Homebuyers underestimate mortgage payments by £500 per month
London, 5 June 2014 - Homebuyers are severely overestimating their ability to repay their mortgage and could see their finances stretched to breaking point in the event of an interest rate rise, according to a report from Experian, the global information services company.
Based on research among 1,500 Britons looking to buy a home, the report1 (please see attached document) shows homebuyers have their sights set on a property worth an average of £235,000. With a combined household income of £50,674, the average homebuyers claim they can afford an average mortgage payment of £780 a month. However, based on a 10% deposit, repayments on a £235,000 property would actually be nearer to £1,300 a month, and potentially more, depending on their credit history and the lenders policy rules2.
The situation becomes even more problematic if, as is widely reported, the Bank of England moves to increase base interest rates in 2015. Although people may be able to afford such a property at present, even modest interest rate rises could make meeting their monthly repayments difficult and leave little available cash at the end of the month for unforeseen living costs.
Mortgage payments could soar to £1,440, almost double what the average homebuyer claims they can afford, should variable rates convert to 5.5% at the end of a typical two-year fixed deal – a 1.5 point rise on current rates3.
Peter Turner, Managing Director, Experian Consumer Services, UK & Ireland, commented:
“These findings show just how important it is to get your finances in the best shape possible in advance of a mortgage application. It’s not just a case of making sure you’re accepted; it’s a case of using your finances to land the best rate possible. Ensuring that your mortgage application gets the highest credit score possible can make a difference of hundreds of pounds a month, and thousands over the course of mortgage’s lifetime.”

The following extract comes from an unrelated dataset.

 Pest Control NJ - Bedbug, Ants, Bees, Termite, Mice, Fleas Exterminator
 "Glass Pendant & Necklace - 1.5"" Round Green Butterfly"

Yet the research also suggests that many homebuyers may be guilty of complacency when it comes to getting their finances in order and making the changes necessary to improve their credit report to ensure their mortgage application gets the best credit score possible.
Only 23% of respondents have checked their credit report in the last six months, which would help provide a clear picture of how their credit history is likely to be viewed by lenders – as well as the positive and negative factors that could affect their credit score.
Also, only 15% plan to bring down their current debt prior to making their application; however, a quarter plan to clear their outstanding debt, which could not only improve their credit score but also free up additional funds each month.
In addition, the Experian Mortgage Matters Report found the household income mentioned above covers:
However, the average buyer could only have £100 to their name at the end of the month should interest rates increase, unless they cut back on their spending4.
A further cause for concern is that 35% of buyers admit that they would find it hard to make ends meet if their mortgage became more expensive than what they had budgeted for.
First time buyers beware
In the case of first-time buyers, they are targeting a home worth £193,000 and could see their mortgage payments soar to £1,060 on the same two-year deal mentioned above – 60% more than what the typical first-time buyer can afford (please see attached report for more information on first-time buyers).
“It is somewhat concerning to see such gaps in first time buyers’ awareness of long term affordability and the possible impact of interest rate increases. As the economy improves, interest rates will inevitably rise, and for first time buyers, who often have less discretionary income, they could well be hit the hardest. It is vital that people understand and take control of their financial situation now to ensure that your dream home does not become a financial nightmare.”
Here are some simple tips from Experian CreditExpert to help mortgage applicants get the best interest rates possible:
Notes to editors:
1The MMR Muddle: Underprepared and Out of Pocket, Experian, May, 2014. Based on research carried out online by Canadean Consumer in April 2014 on behalf of Experian CreditExpert among a representative panel of 1,457 UK adults looking to buy a property in the next year.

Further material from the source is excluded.